Image file fragment classification is a critical area of study in digital forensics. However, many publicly available datasets in this field are derived from a single source, often lacking consideration of the diversity in image settings and content. To demonstrate the effectiveness of a given methodology, it is essential to evaluate it using datasets that are sampled from varied data sources. Therefore, providing a sufficiently diverse dataset is crucial to enable a realistic assessment of any proposed method.

Data description

The dataset includes image file fragments of 4096 bytes from five formats (JPG, BMP, GIF, PNG, and TIFF), each processed with different conversion settings. The source images are categorized into three content types: Nature, People, and Medical. In total, the dataset contains 501,000 fragments. These fragments consist of file headers and incomplete end-of-file fragments, completed with random bytes to approximate how operating systems handle data when file sizes are not multiples of the sector size. This approach aims to simulate typical scenarios where fragments are recovered from a hard drive, though it may not capture all real-world complexities such as data corruption and complex file structures.

Peer Review reports

Objective

Hard drives store data in fragments, with the size of each fragment determined by the file system. Fragments from a single image can be scattered across the hard drive. In digital forensics, for instance, recovering image data from a damaged hard drive, even partially, is often necessary. This challenge is one of the reasons researchers study image file fragment classification [1]. Recent studies in this field frequently use machine learning to classify file fragments [2,3,4]. A diverse dataset is crucial for effectively training and evaluating these models. Our dataset aims to include a wide range of image file fragments, varying in both the content and conversion settings of the source images.

Most available datasets in this area tend not to emphasize the source images from which fragments are collected. This raises several questions: Is it beneficial to consider the content of the source files? Could it influence performance if the dataset includes source files with varying settings, such as compression? And how significant might the impact of these factors be on the performance of classifiers?

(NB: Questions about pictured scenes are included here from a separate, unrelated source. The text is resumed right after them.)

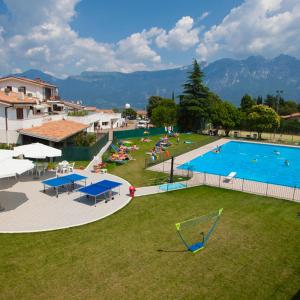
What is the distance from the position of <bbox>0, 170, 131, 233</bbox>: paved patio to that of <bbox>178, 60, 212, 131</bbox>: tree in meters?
37.8

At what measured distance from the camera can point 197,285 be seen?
9.48 meters

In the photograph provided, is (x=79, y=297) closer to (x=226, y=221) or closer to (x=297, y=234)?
(x=226, y=221)

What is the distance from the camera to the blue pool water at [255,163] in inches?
1093

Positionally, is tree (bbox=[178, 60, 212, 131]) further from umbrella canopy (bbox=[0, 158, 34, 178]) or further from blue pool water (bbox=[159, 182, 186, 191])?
umbrella canopy (bbox=[0, 158, 34, 178])

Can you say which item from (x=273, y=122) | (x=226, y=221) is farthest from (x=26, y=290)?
(x=273, y=122)

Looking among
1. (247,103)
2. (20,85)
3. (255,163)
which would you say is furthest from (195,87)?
(20,85)

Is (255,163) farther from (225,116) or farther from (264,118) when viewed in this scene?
(225,116)

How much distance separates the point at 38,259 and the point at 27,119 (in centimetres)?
2158

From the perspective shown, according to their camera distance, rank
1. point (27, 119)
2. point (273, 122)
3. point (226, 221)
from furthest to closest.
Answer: point (273, 122) < point (27, 119) < point (226, 221)

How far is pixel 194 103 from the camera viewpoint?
5456 centimetres

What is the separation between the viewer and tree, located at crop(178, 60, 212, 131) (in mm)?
54625

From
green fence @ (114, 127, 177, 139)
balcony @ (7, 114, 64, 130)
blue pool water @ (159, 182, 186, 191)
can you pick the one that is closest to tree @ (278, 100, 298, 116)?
green fence @ (114, 127, 177, 139)

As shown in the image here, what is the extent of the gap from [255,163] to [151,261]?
26392mm

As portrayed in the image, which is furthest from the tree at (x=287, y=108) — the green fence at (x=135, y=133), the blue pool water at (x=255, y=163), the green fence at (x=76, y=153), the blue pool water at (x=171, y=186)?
the blue pool water at (x=171, y=186)
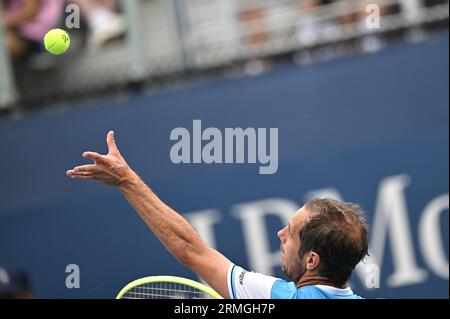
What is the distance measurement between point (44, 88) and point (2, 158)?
1784 mm

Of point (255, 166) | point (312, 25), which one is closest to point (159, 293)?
point (255, 166)

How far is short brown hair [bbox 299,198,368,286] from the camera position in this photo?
10.8 feet

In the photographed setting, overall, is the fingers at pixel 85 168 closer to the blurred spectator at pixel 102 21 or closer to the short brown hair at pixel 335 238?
the short brown hair at pixel 335 238

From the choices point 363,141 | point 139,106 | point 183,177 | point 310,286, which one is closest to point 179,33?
point 139,106

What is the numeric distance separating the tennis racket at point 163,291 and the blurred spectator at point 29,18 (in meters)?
5.47

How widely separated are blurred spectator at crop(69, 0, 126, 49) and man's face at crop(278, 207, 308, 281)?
6.08 m

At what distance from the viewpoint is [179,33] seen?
355 inches

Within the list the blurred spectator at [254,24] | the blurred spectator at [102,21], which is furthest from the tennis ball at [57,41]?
the blurred spectator at [102,21]

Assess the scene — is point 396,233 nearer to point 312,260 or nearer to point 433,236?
point 433,236

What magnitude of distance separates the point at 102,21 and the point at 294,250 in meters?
6.58

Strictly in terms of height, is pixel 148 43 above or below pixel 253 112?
above

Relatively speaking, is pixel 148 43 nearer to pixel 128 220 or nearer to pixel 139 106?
pixel 139 106

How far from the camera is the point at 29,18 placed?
932cm
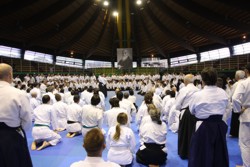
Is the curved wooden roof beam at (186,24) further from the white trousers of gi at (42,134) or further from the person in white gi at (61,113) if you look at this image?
the white trousers of gi at (42,134)

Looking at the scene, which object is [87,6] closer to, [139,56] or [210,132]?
[139,56]

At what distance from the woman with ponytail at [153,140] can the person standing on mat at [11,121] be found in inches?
88.7

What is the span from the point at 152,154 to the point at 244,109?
6.35ft

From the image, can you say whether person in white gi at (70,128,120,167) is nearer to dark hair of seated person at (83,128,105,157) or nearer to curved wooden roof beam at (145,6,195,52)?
dark hair of seated person at (83,128,105,157)

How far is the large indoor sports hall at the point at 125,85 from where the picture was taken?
10.5ft

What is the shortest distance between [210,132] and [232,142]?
3135 millimetres

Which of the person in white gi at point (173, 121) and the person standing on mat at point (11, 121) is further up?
the person standing on mat at point (11, 121)

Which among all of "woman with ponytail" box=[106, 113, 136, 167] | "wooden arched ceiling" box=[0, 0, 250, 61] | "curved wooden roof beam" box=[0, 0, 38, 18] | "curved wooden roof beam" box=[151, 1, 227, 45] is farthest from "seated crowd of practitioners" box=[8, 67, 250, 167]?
"curved wooden roof beam" box=[151, 1, 227, 45]

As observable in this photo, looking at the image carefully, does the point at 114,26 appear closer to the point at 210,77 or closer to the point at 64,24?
the point at 64,24

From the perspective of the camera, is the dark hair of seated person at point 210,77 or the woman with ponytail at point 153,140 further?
the woman with ponytail at point 153,140

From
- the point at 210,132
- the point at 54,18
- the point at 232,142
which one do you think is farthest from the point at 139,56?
the point at 210,132

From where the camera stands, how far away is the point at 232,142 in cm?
574

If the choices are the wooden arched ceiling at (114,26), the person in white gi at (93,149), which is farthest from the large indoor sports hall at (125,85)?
the wooden arched ceiling at (114,26)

Our dataset includes fragments from the five most common image file formats, which are also present in the FFT-75 [5] and Fakouri and Teimouri’s [6] datasets. This dataset is expected to help partially address the aforementioned questions and offer useful insights to experts in the field. It also facilitates the evaluation and comparison of model performance by providing a more diverse and carefully curated dataset. It will also support the evaluation and comparison of model performance by offering a more diverse and carefully curated dataset. The results section of our supporting document presents findings that illustrate the potential effectiveness of this dataset.

Data description

In the first step, we downloaded source images from the internet and categorized them into three content groups: Nature, People, and Health. A total of 500 images were randomly selected from each category. We aimed to obtain high-quality images within each group. Detailed information about the source images is provided in the supporting document. The subsequent steps of our work are as follows:

Choosing settings

Each of the five formats (JPEG, GIF, BMP, PNG, and TIFF) required specific settings to be considered. For instance, since TIFF is a container format, multiple encoders could be used to encode images within it. We applied similar considerations to the other formats, focusing on settings that impact the entire file after conversion. For example, varying levels of compression alter the internal bytes of a file, making the resulting fragments distinct. All format-specific settings are detailed in the supporting document.

Data augmentation

After examining the settings for each format, we observed an imbalance in our converted data. The JPEG format, in particular, had significantly more settings compared to the other four formats, requiring each file to be converted 78 times to ensure that each source image was processed with a diverse set of 10 different setting combinations. To balance the dataset, we applied horizontal flipping and rotations of 0, 90, 180, and 270 degrees to the remaining four formats for each content category.

Conversion

Given the large number of source images and setting combinations, we utilized Python and the Pillow library to convert the images to the desired formats. Due to limitations in converting raw image formats, Nature images were first converted to full-quality JPEGs before being further processed into the desired format/settings using the Rawpy library. To cover a broad range of JPEG settings, each image was converted multiple times with random combinations of settings. Details of these settings are listed in the supporting document, which is available in Data file 16, Table 1.

Taking fragments

Unlike many other file fragment datasets, such as those used by Fakouri and Teimouri [6], we retained all fragments from the beginning and end of the files. In cases where files did not contain enough fragments, we employed sampling with replacement. Additionally, when an end-of-file fragment was not long enough, the remaining portion was filled with random bytes to simulate a typical scenario where fragments are recovered from a hard drive. More information on the fragments can be found in the supporting document.

Provided dataset

The dataset includes 15 data files in .dat format, with each file representing a unique format/content pair.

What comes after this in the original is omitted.